(GOAL): How many lines in the entries below contain the word "ceremonial"? Reply with the number alone.

# INFORMATION PROVIDED start

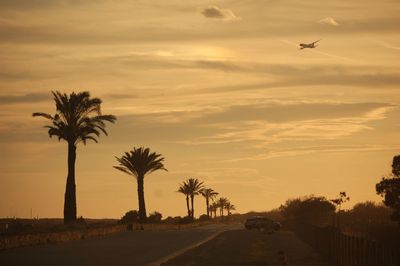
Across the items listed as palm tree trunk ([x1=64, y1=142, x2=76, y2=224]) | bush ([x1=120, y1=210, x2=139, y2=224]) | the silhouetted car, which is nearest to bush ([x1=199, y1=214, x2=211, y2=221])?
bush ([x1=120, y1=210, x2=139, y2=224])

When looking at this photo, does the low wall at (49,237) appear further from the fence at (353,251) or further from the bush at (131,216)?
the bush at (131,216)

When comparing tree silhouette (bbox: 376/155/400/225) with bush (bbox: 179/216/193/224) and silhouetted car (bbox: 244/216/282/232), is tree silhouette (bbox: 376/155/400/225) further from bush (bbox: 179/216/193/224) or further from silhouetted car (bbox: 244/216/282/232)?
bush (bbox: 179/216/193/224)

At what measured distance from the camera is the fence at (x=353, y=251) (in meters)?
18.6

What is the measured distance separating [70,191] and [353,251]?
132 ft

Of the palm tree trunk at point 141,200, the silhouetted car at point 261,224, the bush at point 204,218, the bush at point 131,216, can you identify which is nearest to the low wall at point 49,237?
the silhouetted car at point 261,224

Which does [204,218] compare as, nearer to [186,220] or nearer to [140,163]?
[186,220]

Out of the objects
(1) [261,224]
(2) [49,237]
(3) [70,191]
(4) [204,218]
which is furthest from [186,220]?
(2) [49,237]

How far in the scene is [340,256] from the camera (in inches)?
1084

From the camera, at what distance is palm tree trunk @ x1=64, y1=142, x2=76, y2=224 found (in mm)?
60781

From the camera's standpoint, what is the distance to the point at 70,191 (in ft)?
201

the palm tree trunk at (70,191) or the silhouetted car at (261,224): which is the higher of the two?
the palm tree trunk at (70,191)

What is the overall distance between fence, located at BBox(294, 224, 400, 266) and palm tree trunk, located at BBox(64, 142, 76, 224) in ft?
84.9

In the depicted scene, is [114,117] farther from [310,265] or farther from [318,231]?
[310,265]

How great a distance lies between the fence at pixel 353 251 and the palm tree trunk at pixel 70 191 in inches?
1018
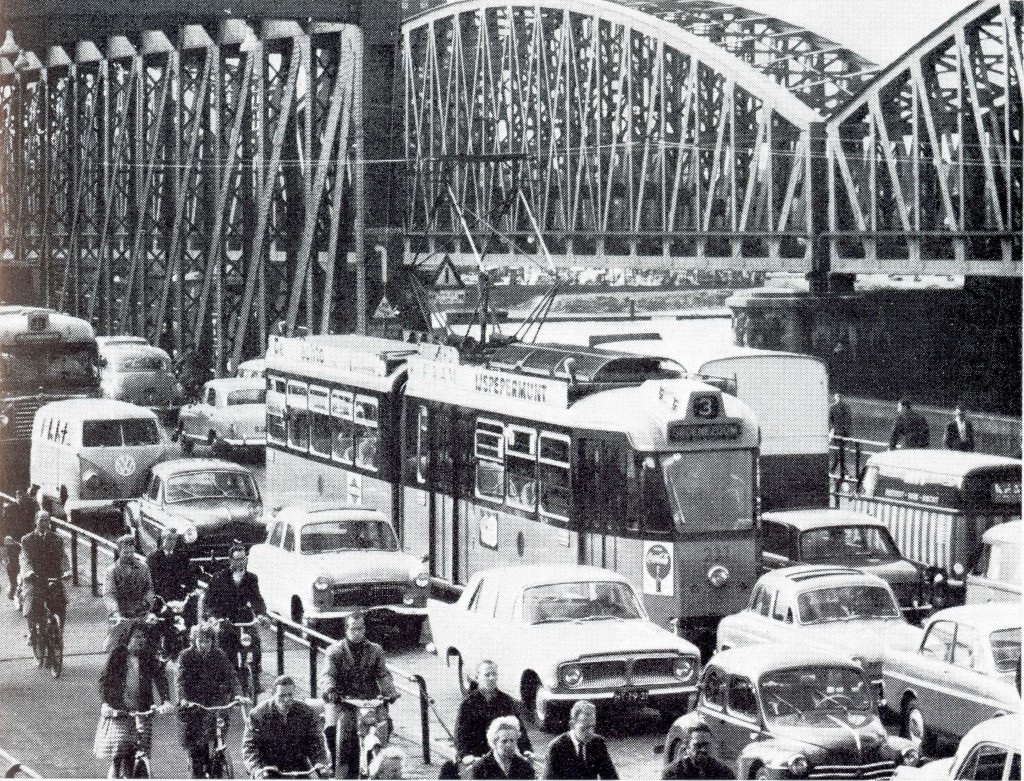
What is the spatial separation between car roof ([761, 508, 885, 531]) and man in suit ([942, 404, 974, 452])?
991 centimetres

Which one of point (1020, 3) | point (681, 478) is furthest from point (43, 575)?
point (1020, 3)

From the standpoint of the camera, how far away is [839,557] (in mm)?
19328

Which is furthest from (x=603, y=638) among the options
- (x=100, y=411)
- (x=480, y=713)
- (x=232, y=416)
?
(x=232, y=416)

# INFORMATION PROVIDED end
# INFORMATION PROVIDED start

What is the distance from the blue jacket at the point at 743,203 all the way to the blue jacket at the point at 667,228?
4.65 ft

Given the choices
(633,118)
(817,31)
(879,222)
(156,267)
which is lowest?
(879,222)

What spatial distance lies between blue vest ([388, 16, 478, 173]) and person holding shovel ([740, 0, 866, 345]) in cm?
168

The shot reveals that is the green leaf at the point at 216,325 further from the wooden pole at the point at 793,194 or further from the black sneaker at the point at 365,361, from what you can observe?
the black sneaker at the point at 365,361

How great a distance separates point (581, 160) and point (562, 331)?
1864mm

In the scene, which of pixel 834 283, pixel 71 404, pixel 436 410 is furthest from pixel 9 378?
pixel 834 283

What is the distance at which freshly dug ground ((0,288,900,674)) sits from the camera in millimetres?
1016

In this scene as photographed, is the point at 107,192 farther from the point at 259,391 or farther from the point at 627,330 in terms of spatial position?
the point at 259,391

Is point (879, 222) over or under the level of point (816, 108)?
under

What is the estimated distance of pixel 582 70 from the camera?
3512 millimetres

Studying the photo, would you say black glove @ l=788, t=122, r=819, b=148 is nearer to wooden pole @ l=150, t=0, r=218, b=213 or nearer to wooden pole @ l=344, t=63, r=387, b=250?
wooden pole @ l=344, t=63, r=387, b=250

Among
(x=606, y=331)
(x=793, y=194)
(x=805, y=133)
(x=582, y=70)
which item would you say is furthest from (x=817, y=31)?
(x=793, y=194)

# INFORMATION PROVIDED end
# INFORMATION PROVIDED start

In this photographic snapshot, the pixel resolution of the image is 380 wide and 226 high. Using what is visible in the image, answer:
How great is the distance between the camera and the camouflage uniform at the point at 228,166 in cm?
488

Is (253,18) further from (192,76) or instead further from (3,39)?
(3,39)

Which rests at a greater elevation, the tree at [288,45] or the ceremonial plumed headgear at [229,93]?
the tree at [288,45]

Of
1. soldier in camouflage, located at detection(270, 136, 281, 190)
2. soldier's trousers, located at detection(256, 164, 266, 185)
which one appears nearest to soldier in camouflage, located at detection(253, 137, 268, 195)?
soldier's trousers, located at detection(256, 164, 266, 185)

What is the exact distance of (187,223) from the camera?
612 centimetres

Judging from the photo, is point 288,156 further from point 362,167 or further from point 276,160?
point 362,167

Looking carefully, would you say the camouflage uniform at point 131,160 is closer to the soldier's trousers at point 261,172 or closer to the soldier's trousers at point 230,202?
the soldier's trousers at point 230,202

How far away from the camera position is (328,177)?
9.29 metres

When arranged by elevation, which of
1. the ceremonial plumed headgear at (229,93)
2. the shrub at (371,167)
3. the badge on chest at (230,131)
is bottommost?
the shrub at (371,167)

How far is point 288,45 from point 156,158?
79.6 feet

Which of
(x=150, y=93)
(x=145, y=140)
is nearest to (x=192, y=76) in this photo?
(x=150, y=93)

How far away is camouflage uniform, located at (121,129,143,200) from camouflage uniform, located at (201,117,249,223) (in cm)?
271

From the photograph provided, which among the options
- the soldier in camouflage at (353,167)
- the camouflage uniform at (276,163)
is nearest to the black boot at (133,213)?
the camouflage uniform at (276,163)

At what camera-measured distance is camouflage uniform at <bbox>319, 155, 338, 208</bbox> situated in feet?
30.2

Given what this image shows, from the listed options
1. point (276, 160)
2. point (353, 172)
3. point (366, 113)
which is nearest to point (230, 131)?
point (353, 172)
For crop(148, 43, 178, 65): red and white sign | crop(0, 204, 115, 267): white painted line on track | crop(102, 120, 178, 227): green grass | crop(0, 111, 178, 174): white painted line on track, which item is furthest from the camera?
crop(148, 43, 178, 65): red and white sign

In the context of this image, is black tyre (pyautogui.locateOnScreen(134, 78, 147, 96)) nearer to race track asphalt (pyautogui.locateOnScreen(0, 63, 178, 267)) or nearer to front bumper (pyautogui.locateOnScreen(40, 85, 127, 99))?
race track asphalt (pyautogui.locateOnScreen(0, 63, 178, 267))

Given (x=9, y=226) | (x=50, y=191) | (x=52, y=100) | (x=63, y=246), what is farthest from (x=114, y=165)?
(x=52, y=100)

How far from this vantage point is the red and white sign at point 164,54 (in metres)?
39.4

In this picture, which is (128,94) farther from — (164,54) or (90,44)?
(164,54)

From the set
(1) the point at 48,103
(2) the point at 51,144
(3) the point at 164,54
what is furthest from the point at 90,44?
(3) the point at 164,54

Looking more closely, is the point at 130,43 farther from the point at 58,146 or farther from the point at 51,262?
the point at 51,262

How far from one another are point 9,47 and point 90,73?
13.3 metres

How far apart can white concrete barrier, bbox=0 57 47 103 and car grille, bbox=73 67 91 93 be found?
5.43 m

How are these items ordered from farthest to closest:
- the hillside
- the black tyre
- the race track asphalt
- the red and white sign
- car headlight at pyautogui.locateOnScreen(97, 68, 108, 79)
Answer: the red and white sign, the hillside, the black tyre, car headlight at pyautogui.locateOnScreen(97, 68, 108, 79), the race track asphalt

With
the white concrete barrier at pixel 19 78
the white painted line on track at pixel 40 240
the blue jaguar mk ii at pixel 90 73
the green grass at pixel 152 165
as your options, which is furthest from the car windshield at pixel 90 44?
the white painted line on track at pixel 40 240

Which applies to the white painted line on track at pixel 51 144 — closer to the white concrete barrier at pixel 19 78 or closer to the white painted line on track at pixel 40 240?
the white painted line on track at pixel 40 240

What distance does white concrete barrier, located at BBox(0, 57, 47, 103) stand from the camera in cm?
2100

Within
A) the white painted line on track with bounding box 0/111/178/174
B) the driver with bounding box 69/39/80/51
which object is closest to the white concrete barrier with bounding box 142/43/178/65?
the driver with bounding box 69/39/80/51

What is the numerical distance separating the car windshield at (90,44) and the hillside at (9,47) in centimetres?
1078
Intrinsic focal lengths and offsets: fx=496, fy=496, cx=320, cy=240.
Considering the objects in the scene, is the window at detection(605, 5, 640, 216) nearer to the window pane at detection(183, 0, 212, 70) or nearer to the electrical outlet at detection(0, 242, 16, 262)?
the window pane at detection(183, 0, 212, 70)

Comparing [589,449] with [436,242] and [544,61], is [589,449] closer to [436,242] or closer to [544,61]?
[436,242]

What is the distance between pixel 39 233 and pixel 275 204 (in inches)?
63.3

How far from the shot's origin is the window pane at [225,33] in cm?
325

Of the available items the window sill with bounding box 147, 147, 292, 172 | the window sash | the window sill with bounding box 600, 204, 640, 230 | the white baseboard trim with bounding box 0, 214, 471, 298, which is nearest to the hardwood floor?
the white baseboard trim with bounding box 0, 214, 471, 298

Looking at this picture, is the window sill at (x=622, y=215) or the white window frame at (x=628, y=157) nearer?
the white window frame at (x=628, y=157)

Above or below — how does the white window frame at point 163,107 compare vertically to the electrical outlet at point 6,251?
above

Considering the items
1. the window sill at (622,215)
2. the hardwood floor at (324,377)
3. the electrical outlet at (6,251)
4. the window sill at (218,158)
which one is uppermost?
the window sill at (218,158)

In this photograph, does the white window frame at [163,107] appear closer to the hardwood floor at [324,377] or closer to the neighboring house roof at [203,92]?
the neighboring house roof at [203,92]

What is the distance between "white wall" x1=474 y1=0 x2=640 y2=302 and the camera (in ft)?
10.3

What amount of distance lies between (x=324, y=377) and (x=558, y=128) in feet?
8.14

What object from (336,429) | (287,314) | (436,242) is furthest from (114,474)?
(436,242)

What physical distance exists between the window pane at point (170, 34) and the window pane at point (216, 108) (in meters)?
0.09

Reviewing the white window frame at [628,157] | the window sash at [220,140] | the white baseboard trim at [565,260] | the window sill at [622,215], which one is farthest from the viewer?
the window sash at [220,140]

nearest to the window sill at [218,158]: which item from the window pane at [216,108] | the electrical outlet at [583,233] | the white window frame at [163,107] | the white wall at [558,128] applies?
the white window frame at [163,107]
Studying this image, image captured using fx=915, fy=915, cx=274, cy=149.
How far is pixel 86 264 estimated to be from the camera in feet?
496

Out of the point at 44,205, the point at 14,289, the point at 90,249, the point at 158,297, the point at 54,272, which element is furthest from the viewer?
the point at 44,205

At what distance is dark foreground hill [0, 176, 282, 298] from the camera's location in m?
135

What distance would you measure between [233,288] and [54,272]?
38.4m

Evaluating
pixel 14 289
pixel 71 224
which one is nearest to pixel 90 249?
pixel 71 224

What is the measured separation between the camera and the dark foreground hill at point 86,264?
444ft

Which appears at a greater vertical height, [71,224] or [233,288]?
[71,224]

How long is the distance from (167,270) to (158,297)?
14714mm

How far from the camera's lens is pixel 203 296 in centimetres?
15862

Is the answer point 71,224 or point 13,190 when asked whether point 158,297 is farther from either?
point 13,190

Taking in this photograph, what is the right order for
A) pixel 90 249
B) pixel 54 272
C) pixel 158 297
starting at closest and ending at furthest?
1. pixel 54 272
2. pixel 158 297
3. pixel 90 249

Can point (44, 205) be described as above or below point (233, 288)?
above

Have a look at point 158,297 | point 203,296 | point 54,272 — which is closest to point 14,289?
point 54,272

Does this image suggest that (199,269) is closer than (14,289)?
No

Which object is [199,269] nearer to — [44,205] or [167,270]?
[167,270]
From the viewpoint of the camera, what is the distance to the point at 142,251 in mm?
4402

# INFORMATION PROVIDED end

(RESPONSE FOR THIS EXERCISE): 2